┌──

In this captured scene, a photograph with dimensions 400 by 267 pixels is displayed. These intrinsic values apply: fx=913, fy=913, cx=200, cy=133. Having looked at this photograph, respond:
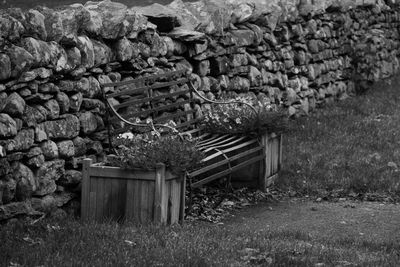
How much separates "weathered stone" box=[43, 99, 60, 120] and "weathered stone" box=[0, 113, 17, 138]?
0.53 meters

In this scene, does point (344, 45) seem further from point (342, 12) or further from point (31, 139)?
point (31, 139)

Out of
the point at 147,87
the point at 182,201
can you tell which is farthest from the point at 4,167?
the point at 147,87

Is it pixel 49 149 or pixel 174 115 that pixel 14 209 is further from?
pixel 174 115

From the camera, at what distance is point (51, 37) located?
696 cm

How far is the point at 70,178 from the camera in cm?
718

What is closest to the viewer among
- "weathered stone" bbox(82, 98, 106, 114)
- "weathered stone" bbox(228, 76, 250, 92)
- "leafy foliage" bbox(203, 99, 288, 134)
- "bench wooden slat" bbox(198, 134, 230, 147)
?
"weathered stone" bbox(82, 98, 106, 114)

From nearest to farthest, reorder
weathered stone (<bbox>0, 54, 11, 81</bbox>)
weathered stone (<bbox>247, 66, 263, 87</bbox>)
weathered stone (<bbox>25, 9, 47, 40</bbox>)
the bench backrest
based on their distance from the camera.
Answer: weathered stone (<bbox>0, 54, 11, 81</bbox>) → weathered stone (<bbox>25, 9, 47, 40</bbox>) → the bench backrest → weathered stone (<bbox>247, 66, 263, 87</bbox>)

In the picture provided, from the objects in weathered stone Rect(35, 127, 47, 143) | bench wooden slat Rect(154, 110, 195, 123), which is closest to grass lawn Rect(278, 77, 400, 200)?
bench wooden slat Rect(154, 110, 195, 123)

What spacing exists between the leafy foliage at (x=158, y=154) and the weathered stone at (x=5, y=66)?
3.85 ft

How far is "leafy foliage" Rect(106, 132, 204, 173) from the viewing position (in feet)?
22.6

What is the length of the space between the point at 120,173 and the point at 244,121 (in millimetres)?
2391

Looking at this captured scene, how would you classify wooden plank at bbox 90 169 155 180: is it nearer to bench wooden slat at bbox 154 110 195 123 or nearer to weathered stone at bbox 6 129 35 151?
weathered stone at bbox 6 129 35 151

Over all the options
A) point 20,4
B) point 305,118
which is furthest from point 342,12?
point 20,4

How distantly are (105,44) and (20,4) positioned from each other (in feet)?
22.6
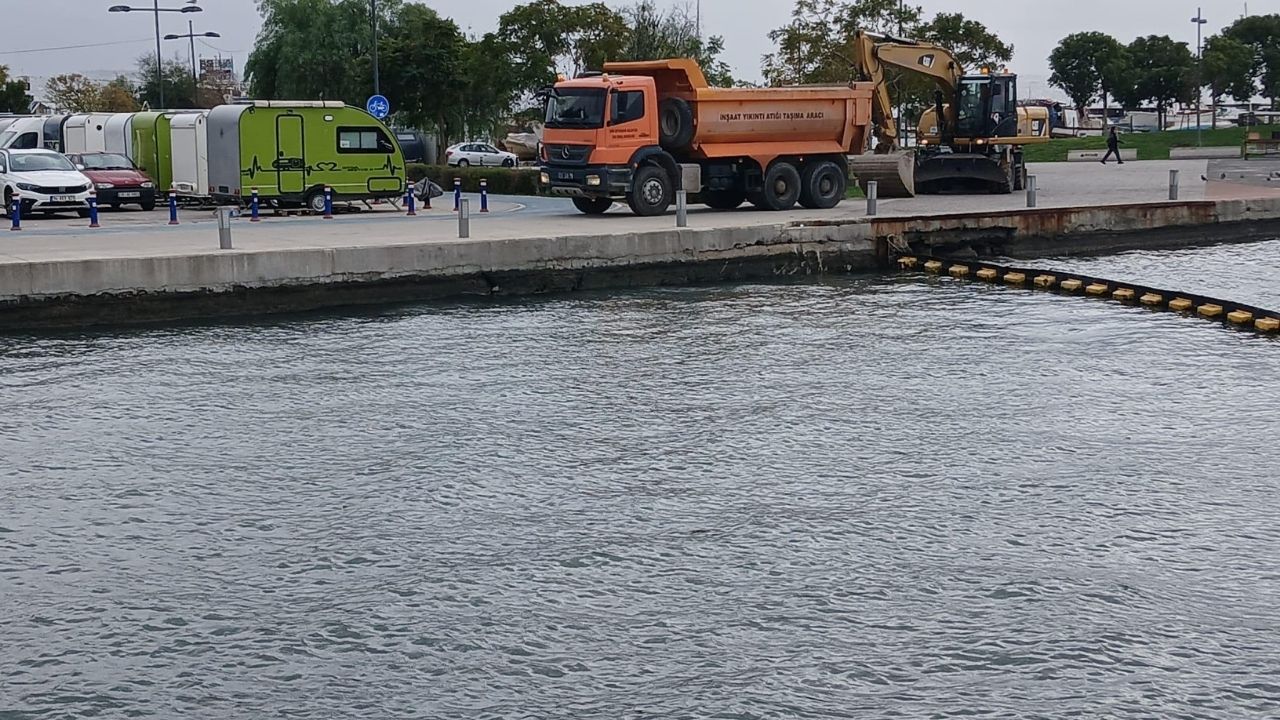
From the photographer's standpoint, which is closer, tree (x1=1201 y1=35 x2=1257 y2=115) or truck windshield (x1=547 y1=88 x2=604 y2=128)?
truck windshield (x1=547 y1=88 x2=604 y2=128)

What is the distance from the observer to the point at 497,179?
41219 millimetres

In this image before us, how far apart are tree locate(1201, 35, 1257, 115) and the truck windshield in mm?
60145

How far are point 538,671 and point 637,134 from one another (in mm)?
21036

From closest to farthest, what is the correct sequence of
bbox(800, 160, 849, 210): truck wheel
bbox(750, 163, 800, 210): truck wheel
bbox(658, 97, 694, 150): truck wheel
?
1. bbox(658, 97, 694, 150): truck wheel
2. bbox(750, 163, 800, 210): truck wheel
3. bbox(800, 160, 849, 210): truck wheel

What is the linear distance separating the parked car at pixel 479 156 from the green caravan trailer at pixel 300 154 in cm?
2565

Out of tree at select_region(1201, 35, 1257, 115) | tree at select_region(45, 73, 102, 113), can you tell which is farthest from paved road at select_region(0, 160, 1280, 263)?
tree at select_region(45, 73, 102, 113)

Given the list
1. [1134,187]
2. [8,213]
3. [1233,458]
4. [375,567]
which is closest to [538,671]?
[375,567]

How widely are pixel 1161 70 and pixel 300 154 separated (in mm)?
71253

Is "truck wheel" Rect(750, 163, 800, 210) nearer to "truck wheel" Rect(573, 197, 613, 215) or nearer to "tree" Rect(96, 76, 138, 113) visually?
"truck wheel" Rect(573, 197, 613, 215)

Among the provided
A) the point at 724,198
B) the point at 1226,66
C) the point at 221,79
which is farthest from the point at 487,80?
the point at 221,79

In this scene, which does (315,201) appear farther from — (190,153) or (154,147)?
(154,147)

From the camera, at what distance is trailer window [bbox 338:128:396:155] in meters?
31.9

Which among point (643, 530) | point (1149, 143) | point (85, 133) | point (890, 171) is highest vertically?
point (1149, 143)

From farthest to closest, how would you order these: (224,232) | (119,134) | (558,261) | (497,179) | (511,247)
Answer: (497,179)
(119,134)
(558,261)
(511,247)
(224,232)
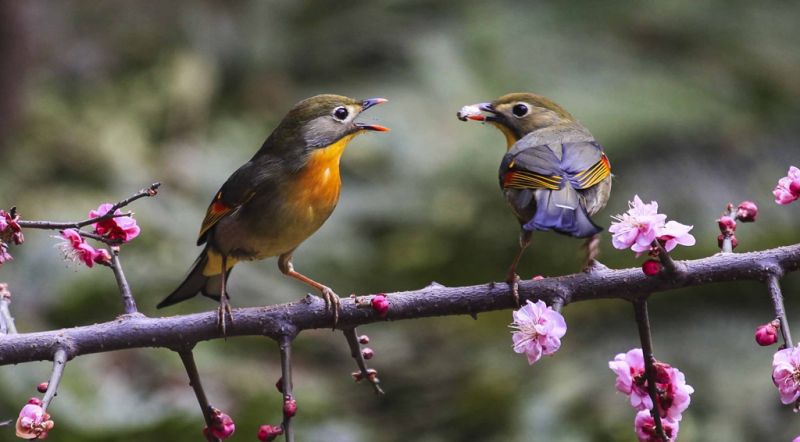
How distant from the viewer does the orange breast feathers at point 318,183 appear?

└──

Directions for this task. Rewrite the records above, substituting "green foliage" for every "leafy foliage" and keeping everything else unchanged. Leave the pictures out.

Written solution.
In this captured scene, a photograph with dimensions 400 by 267 pixels is displayed. These intrinsic values apply: fx=913, fy=913, cx=200, cy=133. Having looked at this photograph, respond:
How much separates "weathered stone" box=[43, 99, 60, 120] and "weathered stone" box=[0, 113, 17, 138]?
0.53 meters

In this scene, does point (344, 45) seem further from point (342, 12) or further from point (31, 139)?
point (31, 139)

Out of
the point at 147,87
the point at 182,201
can you tell which is farthest from the point at 4,167?
the point at 147,87

Is it pixel 49 149 or pixel 174 115 that pixel 14 209 is further from?
pixel 174 115

From the camera, at what distance is point (51, 37) located?
696 cm

How far is the point at 70,178 from the camera in cm?
718

What is closest to the viewer among
- "weathered stone" bbox(82, 98, 106, 114)
- "weathered stone" bbox(228, 76, 250, 92)
- "green foliage" bbox(203, 99, 288, 134)
- "bench wooden slat" bbox(198, 134, 230, 147)
?
"weathered stone" bbox(82, 98, 106, 114)

From nearest to farthest, reorder
weathered stone (<bbox>0, 54, 11, 81</bbox>)
weathered stone (<bbox>247, 66, 263, 87</bbox>)
weathered stone (<bbox>25, 9, 47, 40</bbox>)
the bench backrest
based on their distance from the camera.
Answer: weathered stone (<bbox>0, 54, 11, 81</bbox>) → weathered stone (<bbox>25, 9, 47, 40</bbox>) → the bench backrest → weathered stone (<bbox>247, 66, 263, 87</bbox>)

In the picture provided, from the objects in weathered stone Rect(35, 127, 47, 143) | bench wooden slat Rect(154, 110, 195, 123), which is closest to grass lawn Rect(278, 77, 400, 200)?
bench wooden slat Rect(154, 110, 195, 123)

What spacing exists between the green foliage at (x=158, y=154) and the weathered stone at (x=5, y=66)?
3.85 ft

How far is "green foliage" Rect(106, 132, 204, 173) from the viewing position (in feet)?
22.6

What is the length of the space between the point at 120,173 and the point at 244,121 (in millimetres)?
2391

Looking at this captured scene, how would you classify wooden plank at bbox 90 169 155 180: is it nearer to bench wooden slat at bbox 154 110 195 123 or nearer to weathered stone at bbox 6 129 35 151?
weathered stone at bbox 6 129 35 151

Over all the options
A) point 20,4
B) point 305,118
which is furthest from point 342,12?
point 20,4

How distantly are (105,44) and (20,4) positioned from each other (in feet)?
22.6
From the photographer's standpoint, which is closer, tree (x1=1201 y1=35 x2=1257 y2=115) or truck windshield (x1=547 y1=88 x2=604 y2=128)?
truck windshield (x1=547 y1=88 x2=604 y2=128)

What is the distance from the observer to the point at 497,179?
41219 millimetres

In this image before us, how far apart are tree locate(1201, 35, 1257, 115) and the truck windshield in mm?
60145

How far are point 538,671 and point 637,134 from one another (in mm)?
21036

From closest to farthest, what is the correct sequence of
bbox(800, 160, 849, 210): truck wheel
bbox(750, 163, 800, 210): truck wheel
bbox(658, 97, 694, 150): truck wheel
?
1. bbox(658, 97, 694, 150): truck wheel
2. bbox(750, 163, 800, 210): truck wheel
3. bbox(800, 160, 849, 210): truck wheel

What is the linear distance separating the parked car at pixel 479 156 from the green caravan trailer at pixel 300 154 in cm?
2565

Out of tree at select_region(1201, 35, 1257, 115) | tree at select_region(45, 73, 102, 113), can you tell which is farthest from paved road at select_region(0, 160, 1280, 263)?
tree at select_region(45, 73, 102, 113)

Given the list
1. [1134,187]
2. [8,213]
3. [1233,458]
4. [375,567]
which is closest to [538,671]?
[375,567]

How widely are pixel 1161 70 and pixel 300 154 separated (in mm)?
71253

Is "truck wheel" Rect(750, 163, 800, 210) nearer to "truck wheel" Rect(573, 197, 613, 215) or nearer to "tree" Rect(96, 76, 138, 113) visually?
"truck wheel" Rect(573, 197, 613, 215)

Among the provided
A) the point at 724,198
B) the point at 1226,66
C) the point at 221,79
which is farthest from the point at 487,80?
the point at 221,79

In this scene, which does (315,201) appear farther from — (190,153) or (154,147)?
(154,147)

From the camera, at what distance is trailer window [bbox 338:128:396:155] in meters?
31.9

Which among point (643, 530) | point (1149, 143) | point (85, 133) | point (890, 171) is highest vertically?
point (1149, 143)

From farthest to closest, how would you order these: (224,232) | (119,134) | (558,261) | (497,179) | (511,247)
Answer: (497,179)
(119,134)
(558,261)
(511,247)
(224,232)
How distant from the viewer does the orange breast feathers at point 318,183 appear?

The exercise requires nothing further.